核心概念
Proposing a novel DRAM cache design optimized for GPUs with Storage-Class Memory to overcome memory capacity limitations and improve performance.
摘要
The article discusses the challenges faced by GPUs due to limited memory capacity, especially in critical workloads like deep learning. It introduces a solution using high-capacity Storage-Class Memory (SCM) and DRAM cache to enhance memory capacity and performance. The proposed DRAM cache design considers GPU thread characteristics, SCM properties, and spatial locality to optimize caching efficiency. Additionally, a Configurable Tag Cache (CTC) is suggested to reduce DRAM cache probe traffic. Power management techniques are also proposed to address SCM's power consumption and thermal issues.
統計資料
Compared to HBM, the HMS improves performance by up to 12.5× (2.9× overall) and reduces energy by up to 89.3% (48.1% overall).

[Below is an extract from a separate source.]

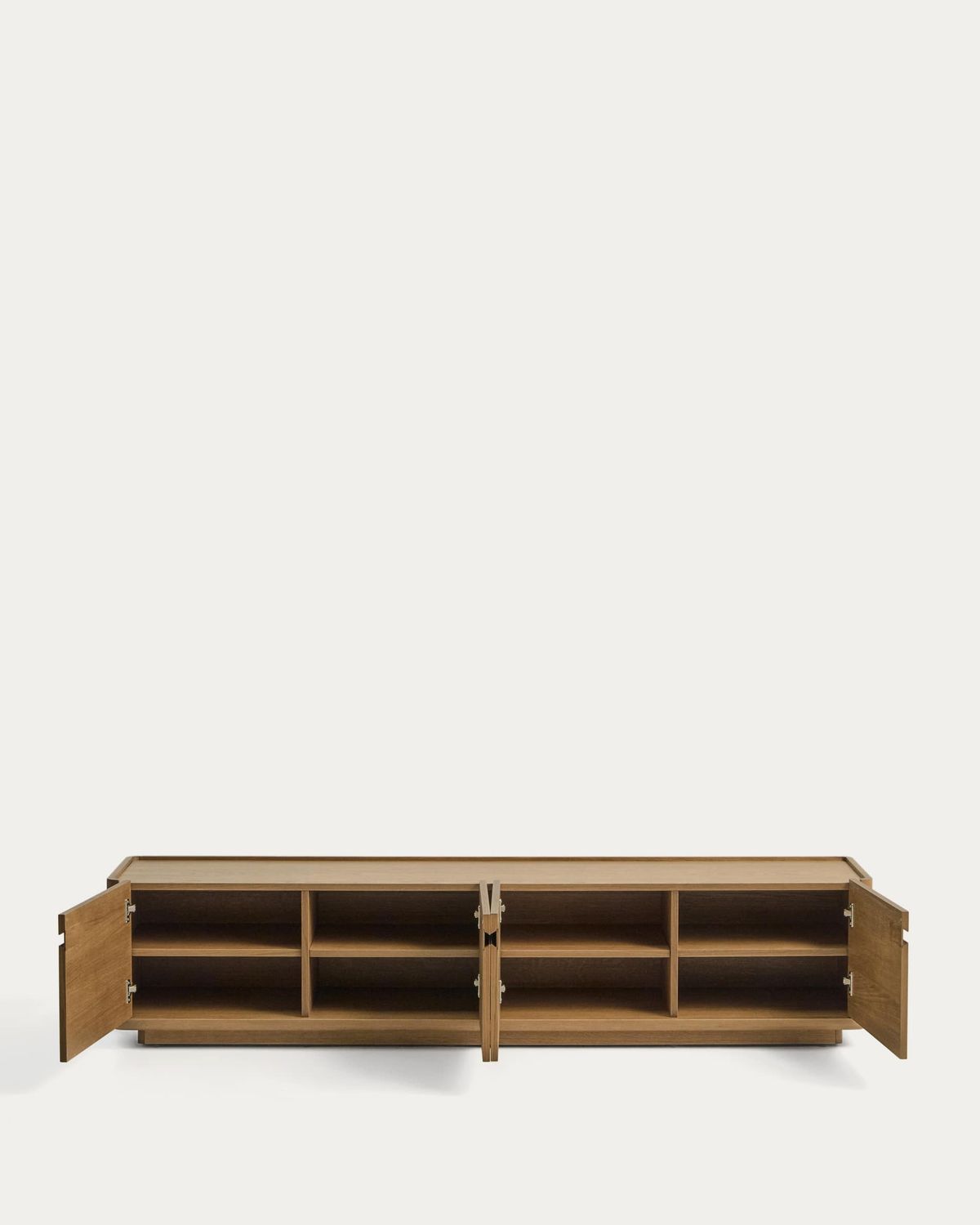 Mueble TV Arelida de chapa y madera maciza de roble acabado marrón claro 200 x 44 cm FSC Mix Credit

Techniques proposed reduce DRAM cache probe and SCM write traffic by 91-93% and 57-75%, respectively.
引述
"Our proposed GPU memory system can overcome the limited memory capacity and resulting performance degradation from oversubscription of DRAM-only GPUs."
"We propose simple techniques to mitigate SCM’s power consumption and performance impact by adjusting the operation modes of the SCM and DRAM."